Danıştay’ın zeytin kararı: Tahrip olan alanların eski haline getirilmesi mümkün değil
Enerji ve Tabii Kaynaklar Bakanlığı’nın Maden Yönetmeliği’nde yaptığı değişiklikle zeytinlik alanlarında madencilik faaliyeti yürütülmesi mümkün hale gelmişti. Buna karşı Danıştay’da yürütmeyi durdurma talepli iptal davası açılmıştı. Danıştay 8. Daire’nin Çiftçi Sen’in açtığı davada verdiği yürütmeyi durdurma kararının ayrıntıları belli oldu.
Daire kararında Bakanlığın yetkisinde olan alanlarda yönetmelik çıkarma yetkisi olduğunu anımsatarak, Bakanlığın yaptığı yönetmelik değişikliğinin içeriğini şöyle açıkladı:
“Davalı Enerji ve Tabii Kaynaklar Bakanlığı tarafından çıkarılan Yönetmelik değişikliği ile özetle; ülkenin elektrik ihtiyacını karşılamak üzere yürütülen madencilik faaliyetlerinin tapuda zeytinlik olarak kayıtlı olan alanlara denk gelmesi halinde faaliyetlerin başka alanlarda yürütülmesinin mümkün olmadığı durumda madencilik faaliyeti bitiminde sahanın rehabilite edileceğine ve eski hale getirileceğine ilişkin taahhütte bulunulması halinde zeytin sahasının madencilik faaliyeti yürütülecek kısmının taşınmasına, sahada madencilik faaliyetleri yürütülmesine ve bu faaliyetlere ilişkin geçici tesisler inşa edilmesine kamu yararı dikkate alınarak Enerji ve Tabii Kaynaklar Bakanlığınca izin verileceği düzenlenmiştir”
Daire kararında Maden Kanunu’na atıfta bulunarak, zeytinlik alanlarda sadece Tarım ve Orman Bakanlığı’nın izniyle zeytinyağı fabrikaları ve küçük ölçekli tarımsal sanayi işletmelerine izin verildiğini ve belediye sınırları içindeki zeytinlik sahaların imar hudutları içine alınması halinde, altyapı ve sosyal tesisler dahil, en fazla yüzde onu kadarlık kısmının yapılaşmaya açılabileceğini anımsattı.

» **Alıştırma Adımları**:
1 - Zeytin kararıyla ilgili yazıya göre yürütmeyi durdurma kararının verildiği davayı kim açmıştı?
2 - Zeytin kararıyla ilgili yazıyı son cümleden sonra devam ettirin.
Sonraki materyalin bu işle hiçbir ilgisi yok.

» **Sağlanan Veriler**:
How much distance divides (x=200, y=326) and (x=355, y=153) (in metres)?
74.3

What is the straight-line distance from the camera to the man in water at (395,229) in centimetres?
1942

» **Alıştırma Sonuçları**:
1 - Çiftçi Sen.

2 -
SADECE TAAHHÜTNAME
Daire, Bakanlığın yönetmelik değişikliğine ilişkin “… gerek Maden Kanununda yer alan ilgili kanun hükümlerine göre alınacak izinleri zorunlu tutan hüküm gerekse Zeytinciliğin Islahı ve Yabanilerinin Aşılattırılması Hakkında Kanun ile getirilen yasaklama ve sınırlandırmalar göz ardı edilerek, zeytinlik alanlardaki zeytinlerin sökülüp taşınması, başka yere dikilmesi, taşımanın mümkün olmaması halinde ise doğrudan madencilik faaliyetine başlanılarak faaliyetin sonunda sahanın rehabilite edilip eski haline getirilmesi yönünde madencinin vereceği taahhütname ve davalı bakanlığın izni, bu alanlarda madencilik faaliyeti yürütülmesi için yeterli görülmüştür” denildi.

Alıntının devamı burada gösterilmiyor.